[Exercise requirements] Each line from the one holding "phylum: Chordata" through the final line of the data below is to be given again exactly, and no other line is to appear.

[Records provided]
[Start of Attachment]
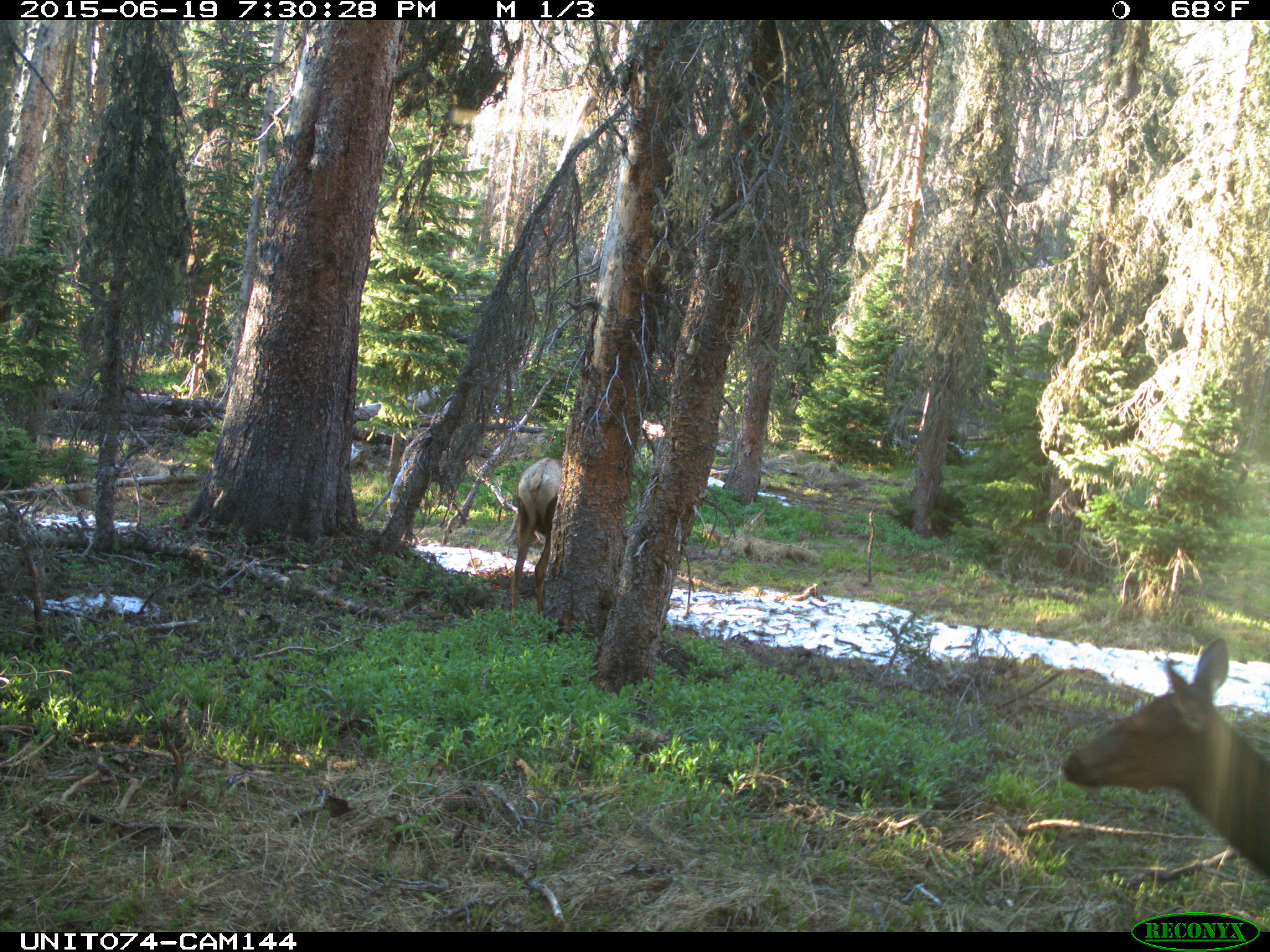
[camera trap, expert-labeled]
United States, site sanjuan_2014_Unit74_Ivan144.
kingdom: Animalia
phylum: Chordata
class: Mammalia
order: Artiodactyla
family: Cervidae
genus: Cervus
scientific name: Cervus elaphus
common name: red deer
[End of Attachment]
[Answer box]
phylum: Chordata
class: Mammalia
order: Artiodactyla
family: Cervidae
genus: Cervus
scientific name: Cervus elaphus
common name: red deer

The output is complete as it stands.